Der russische Angriffskrieg gegen die Ukraine im Februar 2022 hat die Bündnispartner alarmiert. Gemeinsam haben sie nun ein Ziel: die Abschreckung gegenüber Russland. Um sich auf den Ernstfall vorzubereiten, müsse die Bundeswehr eines tun: "Üben, üben und nochmals üben", sagte Generalinspekteur Carsten Breuer bei einer Pressekonferenz in Berlin. "Wir üben Marsch und Transport von Kräften aller deutschen Divisionen des Heeres auf Straße, Schiene zur See und in der Luft." Zusätzlich sei Deutschland im Herzen Europas, die logistische Drehscheibe der Übung - "de facto führen alle Wege über Deutschland". Deshalb möchte er die Bevölkerung gleich zu Beginn sensibilisieren: "Das Übungsgeschehen wird Einfluss und Auswirkungen auf den Alltag in Deutschland haben". Eingebettet in die Heimatschutzübung "National Guardian" nehmen auch Reservistinnen und Reservisten an der Nato-Großübung teil. Bundesweit üben sie den Schutz verteidigungsrelevanter Infrastruktur.

Das Übungsszenario: ein Angriff Russlands auf Nato-Bündnisgebiet

Bundeswehr-Generalleutnant Alexander Sollfrank betonte, dass der Fokus der laufenden Großübung auf der raschen Verlegung großer Truppenteile liege. Aus allen Nato-Ländern sollen Kräfte an die Ostflanke verlegt werden. "Wir müssen uns hier für den Verteidigungsfall vorbereiten." Das Übungsszenario: ein Angriff Russlands auf Bündnisgebiet. Nach Artikel 5 des Nato-Vertrages würde ein solcher als Angriff auf alle Partnerländer betrachtet. Der sogenannte Bündnisfall würde ausgerufen. Russland kritisiert das Großmanöver und wirft dem Bündnis eine Destabilisierung der Weltlage vor.

Insgesamt 90 000 Soldatinnen und Soldaten aus den 32 Nato-Mitgliedsstaaten nehmen an "Steadfast Defender" teil. Mehr als 12 000 von ihnen sind Soldatinnen und Soldaten aus Deutschland. 3000 Fahrzeuge und 300 Luftfahrzeuge der Bundeswehr sind daran beteiligt. Für das deutsche Straßen- und Schienennetz bedeutet dies, dass Militärfahrzeuge transportiert werden müssen und lange Kolonnen von Militärlastwagen verschiedener Nationen mit geringer Geschwindigkeit auf den Straßen unterwegs sein werden. Kein leichtes Manöver. Schließlich ist das deutsche Straßennetz nicht überall auf dem modernsten Stand. Auch deshalb hat die Bundeswehr im Vorfeld Korridore festgelegt, auf denen die Fahrzeuge verkehren können.

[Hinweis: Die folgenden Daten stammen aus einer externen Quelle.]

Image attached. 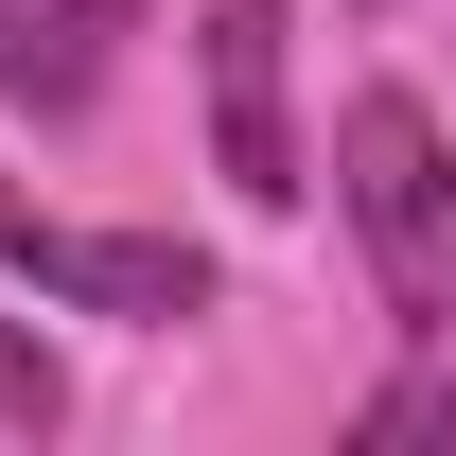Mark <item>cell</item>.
I'll list each match as a JSON object with an SVG mask.
<instances>
[{
	"mask_svg": "<svg viewBox=\"0 0 456 456\" xmlns=\"http://www.w3.org/2000/svg\"><path fill=\"white\" fill-rule=\"evenodd\" d=\"M123 36H141V0H0V106L88 123L106 70H123Z\"/></svg>",
	"mask_w": 456,
	"mask_h": 456,
	"instance_id": "obj_4",
	"label": "cell"
},
{
	"mask_svg": "<svg viewBox=\"0 0 456 456\" xmlns=\"http://www.w3.org/2000/svg\"><path fill=\"white\" fill-rule=\"evenodd\" d=\"M351 439H369V456H387V439H456V387H439V369H421V387H387V403H369V421H351Z\"/></svg>",
	"mask_w": 456,
	"mask_h": 456,
	"instance_id": "obj_6",
	"label": "cell"
},
{
	"mask_svg": "<svg viewBox=\"0 0 456 456\" xmlns=\"http://www.w3.org/2000/svg\"><path fill=\"white\" fill-rule=\"evenodd\" d=\"M334 193H351V228H369L387 316H403V334H439V316H456V141L421 123V88H351Z\"/></svg>",
	"mask_w": 456,
	"mask_h": 456,
	"instance_id": "obj_1",
	"label": "cell"
},
{
	"mask_svg": "<svg viewBox=\"0 0 456 456\" xmlns=\"http://www.w3.org/2000/svg\"><path fill=\"white\" fill-rule=\"evenodd\" d=\"M0 421H18V439H53V421H70V387H53V351L18 334V316H0Z\"/></svg>",
	"mask_w": 456,
	"mask_h": 456,
	"instance_id": "obj_5",
	"label": "cell"
},
{
	"mask_svg": "<svg viewBox=\"0 0 456 456\" xmlns=\"http://www.w3.org/2000/svg\"><path fill=\"white\" fill-rule=\"evenodd\" d=\"M0 264L70 316H123V334H175V316H211V246H175V228H53L18 175H0Z\"/></svg>",
	"mask_w": 456,
	"mask_h": 456,
	"instance_id": "obj_2",
	"label": "cell"
},
{
	"mask_svg": "<svg viewBox=\"0 0 456 456\" xmlns=\"http://www.w3.org/2000/svg\"><path fill=\"white\" fill-rule=\"evenodd\" d=\"M281 53H298L281 0H211V159H228L246 211H298L316 193V159H298V123H281Z\"/></svg>",
	"mask_w": 456,
	"mask_h": 456,
	"instance_id": "obj_3",
	"label": "cell"
}]
</instances>
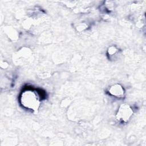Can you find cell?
<instances>
[{
	"label": "cell",
	"mask_w": 146,
	"mask_h": 146,
	"mask_svg": "<svg viewBox=\"0 0 146 146\" xmlns=\"http://www.w3.org/2000/svg\"><path fill=\"white\" fill-rule=\"evenodd\" d=\"M20 101L25 107L33 110H37L39 106V100L36 93L30 90L22 92Z\"/></svg>",
	"instance_id": "obj_1"
},
{
	"label": "cell",
	"mask_w": 146,
	"mask_h": 146,
	"mask_svg": "<svg viewBox=\"0 0 146 146\" xmlns=\"http://www.w3.org/2000/svg\"><path fill=\"white\" fill-rule=\"evenodd\" d=\"M132 111L128 106L123 105L120 107L117 113V119L122 120L123 121H127L130 116L132 115Z\"/></svg>",
	"instance_id": "obj_2"
},
{
	"label": "cell",
	"mask_w": 146,
	"mask_h": 146,
	"mask_svg": "<svg viewBox=\"0 0 146 146\" xmlns=\"http://www.w3.org/2000/svg\"><path fill=\"white\" fill-rule=\"evenodd\" d=\"M123 90L121 88V87H119L117 86H115L113 87H112L110 90V92L113 95H115L116 96H120L123 94V92H118V91H121Z\"/></svg>",
	"instance_id": "obj_3"
}]
</instances>
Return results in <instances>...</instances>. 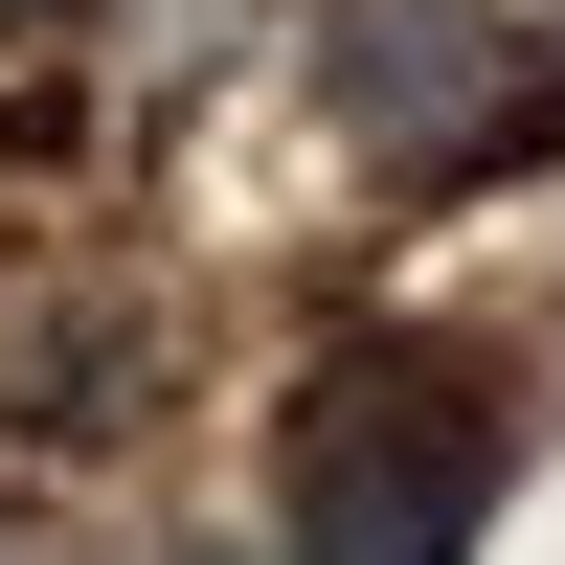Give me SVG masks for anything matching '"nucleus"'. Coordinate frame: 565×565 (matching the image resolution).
<instances>
[{
	"label": "nucleus",
	"instance_id": "nucleus-1",
	"mask_svg": "<svg viewBox=\"0 0 565 565\" xmlns=\"http://www.w3.org/2000/svg\"><path fill=\"white\" fill-rule=\"evenodd\" d=\"M295 565H476L498 521V407L452 385V362H340V385L295 407Z\"/></svg>",
	"mask_w": 565,
	"mask_h": 565
},
{
	"label": "nucleus",
	"instance_id": "nucleus-2",
	"mask_svg": "<svg viewBox=\"0 0 565 565\" xmlns=\"http://www.w3.org/2000/svg\"><path fill=\"white\" fill-rule=\"evenodd\" d=\"M317 90H340V136H362V159H407V181H452V159H521V136L565 114V68L498 23V0H340Z\"/></svg>",
	"mask_w": 565,
	"mask_h": 565
},
{
	"label": "nucleus",
	"instance_id": "nucleus-3",
	"mask_svg": "<svg viewBox=\"0 0 565 565\" xmlns=\"http://www.w3.org/2000/svg\"><path fill=\"white\" fill-rule=\"evenodd\" d=\"M0 23H45V0H0Z\"/></svg>",
	"mask_w": 565,
	"mask_h": 565
}]
</instances>
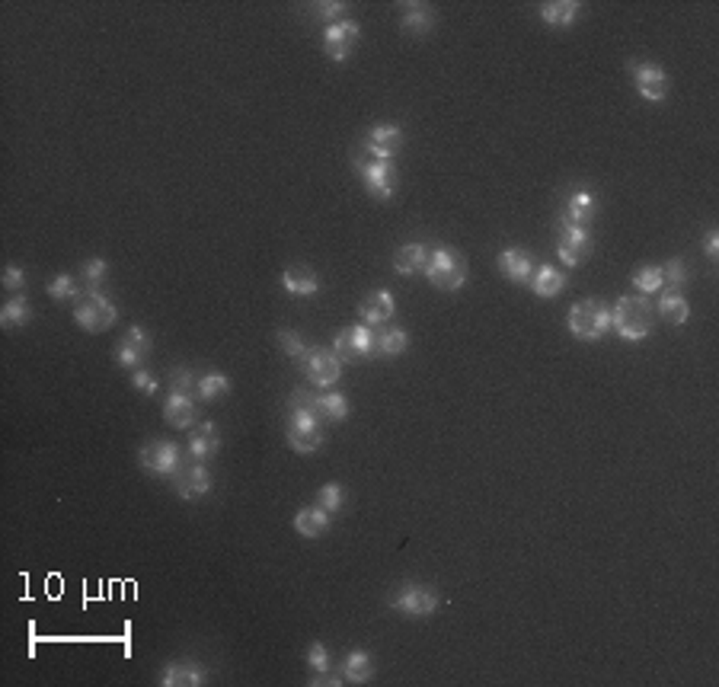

Carsten Breuer ergänzt, dass man bestrebt sei, den Personenverkehr nicht zu behindern. Die Deutsche Bahn lässt eine Anfrage der Süddeutschen Zeitung, ob und welche Auswirkungen die Übung auf den Zugverkehr hat, aus Sicherheitsgründen unbeantwortet. Man äußere sich generell nicht zu militärischen Übungen, teilt eine Sprecherin der Deutschen Bahn mit. Nicht nur die Deutsche Bahn sorgt sich um die Sicherheit der Streitkräfte. "Es ist eine größere Vulnerabilität, wenn man nicht hinter Kasernenzäunen ist, sondern sich auf der Straße bewegt", sagt General Carsten Breuer. Die Soldatinnen und Soldaten seien für das Thema Sicherheit sensibilisiert worden. Nicht zuletzt durch die Festnahme zweier mutmaßlicher russischer Spione, die im Auftrag Russlands Sabotageakte in Deutschland vorbereitet haben sollen, sei das Risikobewusstsein gestiegen. "Wir haben ein enges Netz mit den Sicherheitsbehörden, also mit der Polizei, aber auch mit unseren Feldjägern", sagte Breuer.